----- PROVIDED DATA

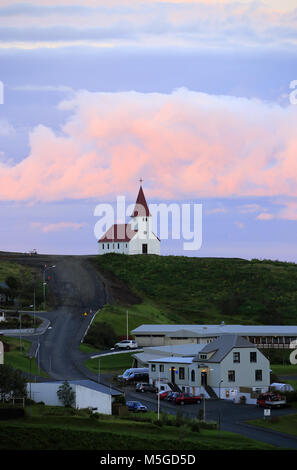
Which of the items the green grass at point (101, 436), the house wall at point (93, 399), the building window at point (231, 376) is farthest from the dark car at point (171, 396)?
the green grass at point (101, 436)

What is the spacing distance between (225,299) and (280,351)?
1555 inches

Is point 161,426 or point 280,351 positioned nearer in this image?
point 161,426

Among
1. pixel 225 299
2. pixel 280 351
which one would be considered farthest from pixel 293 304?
pixel 280 351

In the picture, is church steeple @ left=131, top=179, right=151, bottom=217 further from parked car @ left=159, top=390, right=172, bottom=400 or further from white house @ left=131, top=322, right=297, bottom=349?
parked car @ left=159, top=390, right=172, bottom=400

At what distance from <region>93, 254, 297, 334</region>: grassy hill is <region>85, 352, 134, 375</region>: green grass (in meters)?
14.0

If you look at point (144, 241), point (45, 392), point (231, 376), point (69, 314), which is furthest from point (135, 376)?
point (144, 241)

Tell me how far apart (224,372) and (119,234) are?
10684 cm

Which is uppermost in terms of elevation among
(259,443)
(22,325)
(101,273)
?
(101,273)

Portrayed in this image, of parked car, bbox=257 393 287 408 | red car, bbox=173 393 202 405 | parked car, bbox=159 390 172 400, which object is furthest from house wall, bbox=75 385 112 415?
parked car, bbox=257 393 287 408

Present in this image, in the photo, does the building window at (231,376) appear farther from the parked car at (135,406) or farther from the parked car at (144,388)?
the parked car at (135,406)

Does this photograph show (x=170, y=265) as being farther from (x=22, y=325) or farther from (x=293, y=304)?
(x=22, y=325)

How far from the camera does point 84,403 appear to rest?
195ft

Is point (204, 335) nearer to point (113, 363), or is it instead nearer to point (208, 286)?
point (113, 363)

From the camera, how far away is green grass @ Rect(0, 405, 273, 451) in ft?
156
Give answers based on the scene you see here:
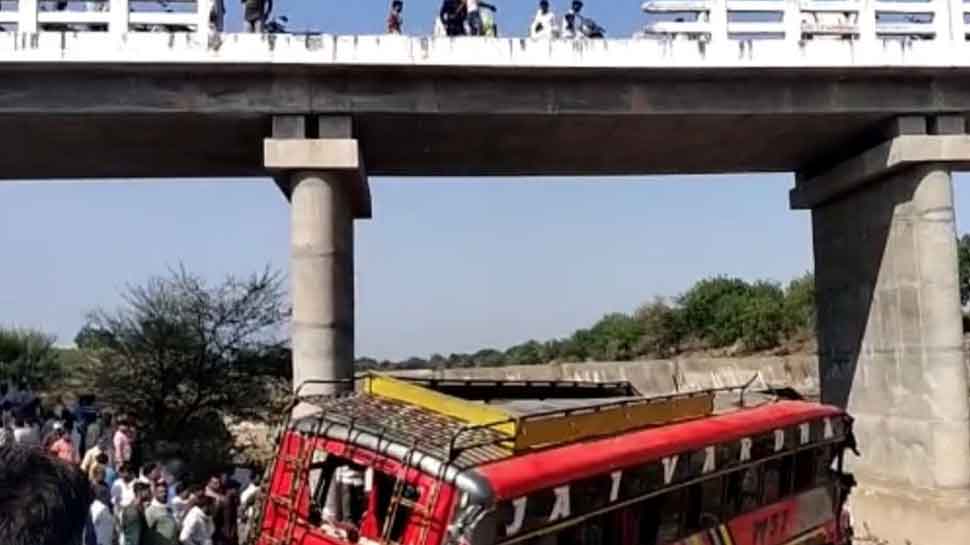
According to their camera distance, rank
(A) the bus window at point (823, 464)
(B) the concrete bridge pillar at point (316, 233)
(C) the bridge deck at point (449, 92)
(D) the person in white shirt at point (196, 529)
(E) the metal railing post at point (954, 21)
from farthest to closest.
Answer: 1. (E) the metal railing post at point (954, 21)
2. (B) the concrete bridge pillar at point (316, 233)
3. (C) the bridge deck at point (449, 92)
4. (A) the bus window at point (823, 464)
5. (D) the person in white shirt at point (196, 529)

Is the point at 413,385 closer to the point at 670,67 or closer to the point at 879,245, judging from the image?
the point at 670,67

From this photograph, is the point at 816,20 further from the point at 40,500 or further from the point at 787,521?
the point at 40,500

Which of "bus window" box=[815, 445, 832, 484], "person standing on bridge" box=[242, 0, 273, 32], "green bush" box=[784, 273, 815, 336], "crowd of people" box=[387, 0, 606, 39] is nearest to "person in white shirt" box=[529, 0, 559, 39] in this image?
"crowd of people" box=[387, 0, 606, 39]

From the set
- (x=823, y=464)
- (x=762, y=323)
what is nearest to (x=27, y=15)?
(x=823, y=464)

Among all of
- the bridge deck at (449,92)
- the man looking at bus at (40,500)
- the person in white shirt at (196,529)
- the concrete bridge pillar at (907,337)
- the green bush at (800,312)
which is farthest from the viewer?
the green bush at (800,312)

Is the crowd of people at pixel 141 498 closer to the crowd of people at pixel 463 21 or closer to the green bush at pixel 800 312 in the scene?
the crowd of people at pixel 463 21

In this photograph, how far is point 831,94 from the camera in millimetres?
14422

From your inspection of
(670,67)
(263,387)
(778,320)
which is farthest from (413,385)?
(778,320)

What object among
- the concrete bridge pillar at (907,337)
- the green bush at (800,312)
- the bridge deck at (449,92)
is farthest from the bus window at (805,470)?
the green bush at (800,312)

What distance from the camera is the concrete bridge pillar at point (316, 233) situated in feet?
42.7

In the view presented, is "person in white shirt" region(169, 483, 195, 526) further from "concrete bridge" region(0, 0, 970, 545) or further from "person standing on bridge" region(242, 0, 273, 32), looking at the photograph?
"person standing on bridge" region(242, 0, 273, 32)

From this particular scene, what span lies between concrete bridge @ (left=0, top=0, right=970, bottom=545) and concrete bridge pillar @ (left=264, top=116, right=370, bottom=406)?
0.03 metres

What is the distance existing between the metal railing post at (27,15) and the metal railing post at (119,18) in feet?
2.87

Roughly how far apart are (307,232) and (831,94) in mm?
7536
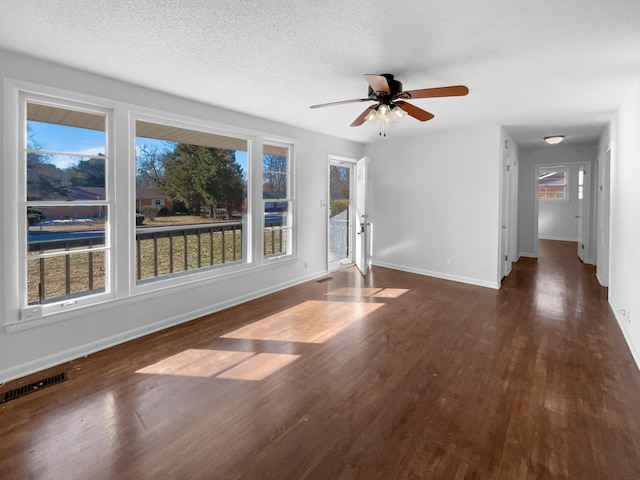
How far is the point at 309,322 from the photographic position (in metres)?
3.79

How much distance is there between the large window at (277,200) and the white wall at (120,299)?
182 mm

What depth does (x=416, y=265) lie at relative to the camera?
6203 mm

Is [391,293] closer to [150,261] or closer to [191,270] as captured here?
[191,270]

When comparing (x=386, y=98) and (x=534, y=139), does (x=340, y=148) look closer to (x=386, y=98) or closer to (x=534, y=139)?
(x=386, y=98)

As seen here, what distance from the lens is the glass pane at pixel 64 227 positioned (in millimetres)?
2775

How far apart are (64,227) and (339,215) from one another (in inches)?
178

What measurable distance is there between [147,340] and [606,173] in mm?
6842

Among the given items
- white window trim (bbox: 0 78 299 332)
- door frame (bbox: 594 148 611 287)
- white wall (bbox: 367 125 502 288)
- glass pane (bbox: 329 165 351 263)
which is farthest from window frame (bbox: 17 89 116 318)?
door frame (bbox: 594 148 611 287)

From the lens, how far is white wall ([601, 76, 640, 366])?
Answer: 2.98m

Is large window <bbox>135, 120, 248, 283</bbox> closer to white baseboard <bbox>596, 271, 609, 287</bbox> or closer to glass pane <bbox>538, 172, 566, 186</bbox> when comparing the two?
white baseboard <bbox>596, 271, 609, 287</bbox>

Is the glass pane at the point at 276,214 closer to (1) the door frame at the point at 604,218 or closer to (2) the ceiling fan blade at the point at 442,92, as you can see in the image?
(2) the ceiling fan blade at the point at 442,92

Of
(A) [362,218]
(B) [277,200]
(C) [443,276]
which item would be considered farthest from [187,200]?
(C) [443,276]

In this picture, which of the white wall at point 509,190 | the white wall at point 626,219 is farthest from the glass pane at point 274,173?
the white wall at point 626,219

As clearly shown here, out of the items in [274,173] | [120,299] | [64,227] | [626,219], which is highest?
[274,173]
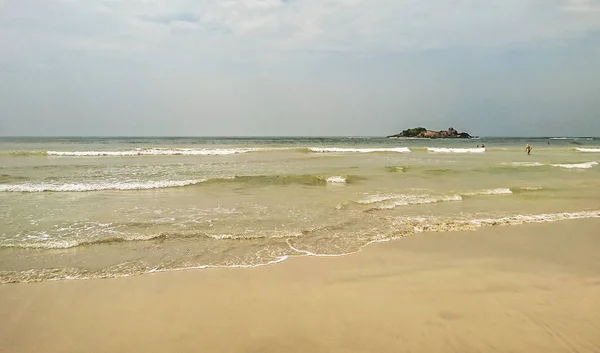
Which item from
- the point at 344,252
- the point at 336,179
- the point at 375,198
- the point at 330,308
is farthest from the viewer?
the point at 336,179

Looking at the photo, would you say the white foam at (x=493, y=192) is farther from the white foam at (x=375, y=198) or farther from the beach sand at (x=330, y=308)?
the beach sand at (x=330, y=308)

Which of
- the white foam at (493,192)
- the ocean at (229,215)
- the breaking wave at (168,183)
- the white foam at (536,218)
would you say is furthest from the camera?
the breaking wave at (168,183)

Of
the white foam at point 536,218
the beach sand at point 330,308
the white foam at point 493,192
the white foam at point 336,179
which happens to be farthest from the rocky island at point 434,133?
the beach sand at point 330,308

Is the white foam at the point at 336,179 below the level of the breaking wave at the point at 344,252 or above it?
above

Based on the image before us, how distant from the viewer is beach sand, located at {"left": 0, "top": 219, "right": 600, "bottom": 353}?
3.24m

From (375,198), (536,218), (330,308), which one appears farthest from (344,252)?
(536,218)

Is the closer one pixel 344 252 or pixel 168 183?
pixel 344 252

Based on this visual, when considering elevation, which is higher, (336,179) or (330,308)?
(336,179)

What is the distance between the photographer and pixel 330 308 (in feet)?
12.6

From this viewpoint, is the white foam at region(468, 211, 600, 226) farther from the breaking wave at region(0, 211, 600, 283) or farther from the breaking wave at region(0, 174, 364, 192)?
the breaking wave at region(0, 174, 364, 192)

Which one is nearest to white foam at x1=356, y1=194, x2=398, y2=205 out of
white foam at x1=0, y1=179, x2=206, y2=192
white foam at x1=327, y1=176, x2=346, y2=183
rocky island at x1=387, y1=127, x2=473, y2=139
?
white foam at x1=327, y1=176, x2=346, y2=183

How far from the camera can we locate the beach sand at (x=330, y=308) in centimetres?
324

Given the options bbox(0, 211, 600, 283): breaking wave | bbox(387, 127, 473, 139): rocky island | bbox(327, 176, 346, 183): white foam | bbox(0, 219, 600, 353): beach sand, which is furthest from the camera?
bbox(387, 127, 473, 139): rocky island

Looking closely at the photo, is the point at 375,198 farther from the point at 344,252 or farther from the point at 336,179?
the point at 344,252
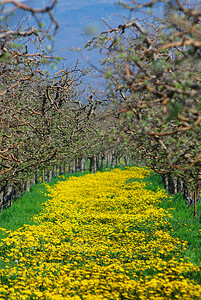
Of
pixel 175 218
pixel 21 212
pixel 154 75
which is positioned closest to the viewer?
pixel 154 75

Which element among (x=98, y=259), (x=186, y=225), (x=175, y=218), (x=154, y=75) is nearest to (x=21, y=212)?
(x=98, y=259)

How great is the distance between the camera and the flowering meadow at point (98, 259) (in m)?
5.85

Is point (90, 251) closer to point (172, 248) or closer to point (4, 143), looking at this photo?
point (172, 248)

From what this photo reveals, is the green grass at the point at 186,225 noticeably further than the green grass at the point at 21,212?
No

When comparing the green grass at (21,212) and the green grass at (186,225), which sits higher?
the green grass at (186,225)

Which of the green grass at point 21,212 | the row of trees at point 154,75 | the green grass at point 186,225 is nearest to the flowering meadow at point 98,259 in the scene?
the green grass at point 186,225

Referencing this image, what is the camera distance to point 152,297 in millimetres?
5246

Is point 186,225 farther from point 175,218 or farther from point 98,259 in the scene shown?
point 98,259

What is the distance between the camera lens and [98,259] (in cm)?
753

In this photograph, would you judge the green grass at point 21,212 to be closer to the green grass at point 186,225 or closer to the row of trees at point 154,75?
the row of trees at point 154,75

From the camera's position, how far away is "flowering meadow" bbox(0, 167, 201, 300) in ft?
19.2

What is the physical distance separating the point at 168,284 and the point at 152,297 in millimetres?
545

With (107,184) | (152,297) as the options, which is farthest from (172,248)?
(107,184)

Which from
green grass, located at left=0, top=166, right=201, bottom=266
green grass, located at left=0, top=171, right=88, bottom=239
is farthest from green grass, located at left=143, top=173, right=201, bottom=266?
green grass, located at left=0, top=171, right=88, bottom=239
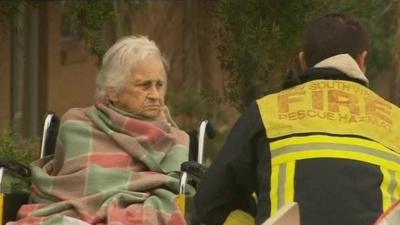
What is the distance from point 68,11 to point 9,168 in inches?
89.8

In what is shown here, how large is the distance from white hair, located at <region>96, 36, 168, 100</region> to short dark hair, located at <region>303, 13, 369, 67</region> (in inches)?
60.2

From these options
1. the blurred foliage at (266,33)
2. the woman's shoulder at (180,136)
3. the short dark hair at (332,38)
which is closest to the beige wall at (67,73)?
the blurred foliage at (266,33)

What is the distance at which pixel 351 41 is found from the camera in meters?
4.62

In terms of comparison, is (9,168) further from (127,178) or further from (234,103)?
(234,103)

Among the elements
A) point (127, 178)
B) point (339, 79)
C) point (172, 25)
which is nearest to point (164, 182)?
point (127, 178)

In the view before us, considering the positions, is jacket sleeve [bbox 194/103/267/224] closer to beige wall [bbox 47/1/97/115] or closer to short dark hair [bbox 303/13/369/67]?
short dark hair [bbox 303/13/369/67]

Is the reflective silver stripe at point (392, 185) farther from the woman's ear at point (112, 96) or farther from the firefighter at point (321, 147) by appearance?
the woman's ear at point (112, 96)

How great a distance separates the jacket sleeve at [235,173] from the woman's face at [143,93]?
142 cm

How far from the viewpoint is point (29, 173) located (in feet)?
20.3

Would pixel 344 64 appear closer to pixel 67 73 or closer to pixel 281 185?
pixel 281 185

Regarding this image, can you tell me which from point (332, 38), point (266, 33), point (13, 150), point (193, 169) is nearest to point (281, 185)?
point (332, 38)

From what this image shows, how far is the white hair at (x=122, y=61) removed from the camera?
239 inches

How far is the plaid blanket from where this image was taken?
5707 millimetres

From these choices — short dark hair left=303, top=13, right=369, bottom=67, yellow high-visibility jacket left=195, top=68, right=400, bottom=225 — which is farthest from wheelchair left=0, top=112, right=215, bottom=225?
short dark hair left=303, top=13, right=369, bottom=67
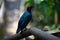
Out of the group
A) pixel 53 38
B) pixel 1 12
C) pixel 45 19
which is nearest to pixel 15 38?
pixel 53 38

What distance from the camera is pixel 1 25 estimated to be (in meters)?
7.08

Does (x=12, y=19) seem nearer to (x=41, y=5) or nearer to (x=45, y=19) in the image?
(x=45, y=19)

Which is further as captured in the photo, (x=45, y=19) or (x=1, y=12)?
(x=1, y=12)

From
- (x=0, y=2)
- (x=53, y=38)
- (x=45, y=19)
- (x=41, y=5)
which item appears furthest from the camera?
(x=0, y=2)

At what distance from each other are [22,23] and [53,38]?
1.16 meters

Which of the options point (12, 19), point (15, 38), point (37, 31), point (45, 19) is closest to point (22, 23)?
point (15, 38)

----------

Only the lines from the one containing "How far from the viewpoint" through the last line of the records above should be repeated, exactly and without pictures.

*FINAL ANSWER*.
How far from the viewpoint is point (29, 173) located (in feet)?
20.3

Would pixel 344 64 appear closer to pixel 67 73 or closer to pixel 281 185?
pixel 281 185

Regarding this image, can you tell me which from point (332, 38), point (266, 33), point (13, 150), point (193, 169) is nearest to point (281, 185)?
point (332, 38)

From what this image shows, how far is the white hair at (x=122, y=61) removed from the camera?
239 inches

How far is the plaid blanket from where this image was taken?
5707 millimetres

From these choices — short dark hair left=303, top=13, right=369, bottom=67, yellow high-visibility jacket left=195, top=68, right=400, bottom=225 — which is farthest from wheelchair left=0, top=112, right=215, bottom=225?
short dark hair left=303, top=13, right=369, bottom=67
Out of the group
A) pixel 53 38
B) pixel 1 12
C) pixel 45 19
which is nearest to pixel 15 38?
pixel 53 38

What distance from the camera is pixel 1 25 estimated to be (in meters)?
7.08

Does (x=12, y=19) seem nearer to (x=41, y=5) or nearer to (x=45, y=19) in the image?
(x=45, y=19)

Which is further as captured in the photo, (x=45, y=19) or (x=1, y=12)?
(x=1, y=12)

From
- (x=0, y=2)
- (x=53, y=38)
- (x=45, y=19)
- (x=41, y=5)
which item appears furthest from the camera?
(x=0, y=2)

At what distance from each other are [22,23] and [53,38]?
1.16 meters

Which of the options point (12, 19), point (15, 38), point (37, 31), point (45, 19) is closest to point (22, 23)?
point (15, 38)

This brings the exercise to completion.